Christopher Strickland
PhD Student
ABD
Before his initial entry into the University of Georgia (UGA) School of Social Work program, Chris Strickland organized student-led diversity, equity, and inclusion reform while engaging in the greater Movement for Black Lives (M4BL) as a direct-action facilitator and political advocate. Subsequently, he received his Master of Social Work degree with a concentration in community empowerment and program development from UGA’s School of Social Work, where he provided research assistance to UGA’s Foot Soldier Project for Civil Rights Studies. He supported several of the Project’s completed works, including the co-production of “Mary Frances Early: The Quiet Trailblazer.” He has also helped facilitate several premier UGA educational programming, introducing participating students to key perspectives of the U.S. 1950s and 1960s Civil Rights Movement and key icons’ unique participation in historical events for use in video production at the School of Social Work.
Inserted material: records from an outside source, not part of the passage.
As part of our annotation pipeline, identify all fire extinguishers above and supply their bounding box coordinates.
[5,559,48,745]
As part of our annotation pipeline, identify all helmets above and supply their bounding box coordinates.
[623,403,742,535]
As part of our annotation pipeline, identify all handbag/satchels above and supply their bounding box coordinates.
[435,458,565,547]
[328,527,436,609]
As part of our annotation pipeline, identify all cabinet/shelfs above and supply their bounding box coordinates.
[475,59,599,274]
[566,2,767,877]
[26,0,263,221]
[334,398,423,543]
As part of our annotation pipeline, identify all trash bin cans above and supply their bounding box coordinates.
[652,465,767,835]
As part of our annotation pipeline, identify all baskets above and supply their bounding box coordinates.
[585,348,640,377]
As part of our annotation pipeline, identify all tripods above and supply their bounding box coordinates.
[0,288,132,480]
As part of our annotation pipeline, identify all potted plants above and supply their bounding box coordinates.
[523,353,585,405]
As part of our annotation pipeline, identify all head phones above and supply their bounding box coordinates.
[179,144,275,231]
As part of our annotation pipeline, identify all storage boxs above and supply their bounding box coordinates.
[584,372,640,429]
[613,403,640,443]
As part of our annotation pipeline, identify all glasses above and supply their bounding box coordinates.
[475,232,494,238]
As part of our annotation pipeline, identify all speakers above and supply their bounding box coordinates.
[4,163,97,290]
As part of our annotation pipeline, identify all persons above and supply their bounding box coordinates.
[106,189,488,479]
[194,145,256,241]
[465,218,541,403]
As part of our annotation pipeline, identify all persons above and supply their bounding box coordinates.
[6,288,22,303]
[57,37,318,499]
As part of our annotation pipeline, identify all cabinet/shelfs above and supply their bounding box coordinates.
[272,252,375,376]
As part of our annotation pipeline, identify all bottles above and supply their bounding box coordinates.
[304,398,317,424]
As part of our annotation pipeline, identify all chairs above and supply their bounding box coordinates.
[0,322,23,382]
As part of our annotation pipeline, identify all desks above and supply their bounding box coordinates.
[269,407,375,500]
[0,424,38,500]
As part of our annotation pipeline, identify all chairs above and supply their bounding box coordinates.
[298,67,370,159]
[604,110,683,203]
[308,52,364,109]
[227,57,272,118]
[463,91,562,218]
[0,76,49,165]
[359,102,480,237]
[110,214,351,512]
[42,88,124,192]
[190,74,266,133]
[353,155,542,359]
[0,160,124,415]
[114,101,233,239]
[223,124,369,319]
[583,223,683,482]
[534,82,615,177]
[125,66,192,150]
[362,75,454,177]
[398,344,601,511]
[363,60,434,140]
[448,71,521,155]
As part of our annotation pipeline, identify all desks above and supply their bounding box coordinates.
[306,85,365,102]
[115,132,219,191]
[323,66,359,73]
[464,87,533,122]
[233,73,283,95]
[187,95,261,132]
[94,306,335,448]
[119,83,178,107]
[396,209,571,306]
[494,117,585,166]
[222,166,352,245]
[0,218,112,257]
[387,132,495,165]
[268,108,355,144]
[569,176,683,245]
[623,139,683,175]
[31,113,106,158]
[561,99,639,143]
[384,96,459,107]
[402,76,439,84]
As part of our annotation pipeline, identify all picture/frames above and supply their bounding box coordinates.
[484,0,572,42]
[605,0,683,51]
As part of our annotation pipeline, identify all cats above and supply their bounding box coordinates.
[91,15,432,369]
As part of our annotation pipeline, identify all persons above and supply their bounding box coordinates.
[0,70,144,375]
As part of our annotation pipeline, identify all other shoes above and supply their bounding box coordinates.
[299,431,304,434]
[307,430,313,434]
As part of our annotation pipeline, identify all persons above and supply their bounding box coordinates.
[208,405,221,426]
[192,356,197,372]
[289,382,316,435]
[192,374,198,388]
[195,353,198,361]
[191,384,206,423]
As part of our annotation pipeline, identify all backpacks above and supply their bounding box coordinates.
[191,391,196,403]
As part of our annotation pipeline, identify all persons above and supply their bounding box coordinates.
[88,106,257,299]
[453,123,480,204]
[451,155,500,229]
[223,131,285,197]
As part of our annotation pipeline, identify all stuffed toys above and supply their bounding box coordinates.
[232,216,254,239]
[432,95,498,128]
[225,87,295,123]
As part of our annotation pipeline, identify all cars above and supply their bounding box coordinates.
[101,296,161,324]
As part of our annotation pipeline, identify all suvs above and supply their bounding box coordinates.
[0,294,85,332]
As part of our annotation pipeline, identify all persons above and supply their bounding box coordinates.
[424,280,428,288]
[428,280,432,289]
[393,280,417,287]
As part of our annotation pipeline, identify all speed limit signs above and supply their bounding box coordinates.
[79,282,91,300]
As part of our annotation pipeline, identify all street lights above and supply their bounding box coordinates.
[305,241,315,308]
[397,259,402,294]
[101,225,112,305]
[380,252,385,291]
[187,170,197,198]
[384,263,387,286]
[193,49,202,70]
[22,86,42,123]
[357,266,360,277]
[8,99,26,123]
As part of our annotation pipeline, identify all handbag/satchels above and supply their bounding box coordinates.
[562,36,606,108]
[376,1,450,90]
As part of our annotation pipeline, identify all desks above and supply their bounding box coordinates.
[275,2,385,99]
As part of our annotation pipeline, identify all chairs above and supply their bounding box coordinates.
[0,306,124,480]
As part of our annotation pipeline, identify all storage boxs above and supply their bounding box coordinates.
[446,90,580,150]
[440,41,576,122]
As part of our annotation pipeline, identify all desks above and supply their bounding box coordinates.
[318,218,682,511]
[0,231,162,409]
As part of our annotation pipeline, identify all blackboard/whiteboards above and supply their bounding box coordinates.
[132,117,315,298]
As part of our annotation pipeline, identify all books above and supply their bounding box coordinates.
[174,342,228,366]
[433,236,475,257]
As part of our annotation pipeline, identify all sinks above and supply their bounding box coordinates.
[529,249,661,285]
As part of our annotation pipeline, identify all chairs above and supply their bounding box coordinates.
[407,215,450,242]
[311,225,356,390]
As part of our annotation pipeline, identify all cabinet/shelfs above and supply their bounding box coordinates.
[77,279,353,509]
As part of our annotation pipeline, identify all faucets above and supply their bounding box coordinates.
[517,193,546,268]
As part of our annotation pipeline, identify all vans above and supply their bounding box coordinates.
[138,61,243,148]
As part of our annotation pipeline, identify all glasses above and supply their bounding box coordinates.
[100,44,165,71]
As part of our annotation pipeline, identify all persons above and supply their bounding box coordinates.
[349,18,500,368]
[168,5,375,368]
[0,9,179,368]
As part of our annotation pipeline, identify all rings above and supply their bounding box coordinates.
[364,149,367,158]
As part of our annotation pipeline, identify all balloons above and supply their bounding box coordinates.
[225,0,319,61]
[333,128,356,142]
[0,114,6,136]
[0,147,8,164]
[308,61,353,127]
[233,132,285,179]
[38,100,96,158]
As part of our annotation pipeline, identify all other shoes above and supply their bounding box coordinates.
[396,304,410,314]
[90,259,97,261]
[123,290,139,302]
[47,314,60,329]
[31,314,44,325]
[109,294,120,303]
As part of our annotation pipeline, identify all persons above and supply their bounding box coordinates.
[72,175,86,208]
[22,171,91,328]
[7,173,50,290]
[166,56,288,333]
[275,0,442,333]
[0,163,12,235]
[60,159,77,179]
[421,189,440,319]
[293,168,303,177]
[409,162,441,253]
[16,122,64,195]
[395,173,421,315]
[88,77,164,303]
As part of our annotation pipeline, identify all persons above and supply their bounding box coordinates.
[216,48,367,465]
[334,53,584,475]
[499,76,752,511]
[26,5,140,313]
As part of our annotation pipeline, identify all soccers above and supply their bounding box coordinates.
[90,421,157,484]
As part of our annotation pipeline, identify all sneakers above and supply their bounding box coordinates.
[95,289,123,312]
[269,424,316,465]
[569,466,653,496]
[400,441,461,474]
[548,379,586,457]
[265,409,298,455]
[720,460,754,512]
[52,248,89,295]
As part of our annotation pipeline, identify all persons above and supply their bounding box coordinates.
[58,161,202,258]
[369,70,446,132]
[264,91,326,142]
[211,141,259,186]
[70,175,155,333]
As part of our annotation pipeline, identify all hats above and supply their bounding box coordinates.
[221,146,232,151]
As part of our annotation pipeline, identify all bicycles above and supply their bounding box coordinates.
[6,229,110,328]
Most recently, Chris has worked as a doctoral graduate research assistant at UGA’s School of Social Work. He has assisted in projects ranging from local program evaluation to social work conceptual thought pieces, demystifying the discipline’s guiding conceptual underpinnings to aid in the redefinition of undergirding philosophies and structural targets for intervention. Currently, he researches processes of consciousness-raising pivotal to the success of contemporary social movements through immersive interactionist research approaches. Based on a theoretical framework spanning social psychology, sociolinguistics, and new social movement theories, his research agenda traces a centuries-long tradition of the struggle for black liberation to render the interactional processes by which bystanders to major movements for change unlearn the status quo, embrace radical ideologies, and become new spokespersons and champions for structural change. His doctoral research interests include new social movement studies, ethnomethodology, and critical pedagogies.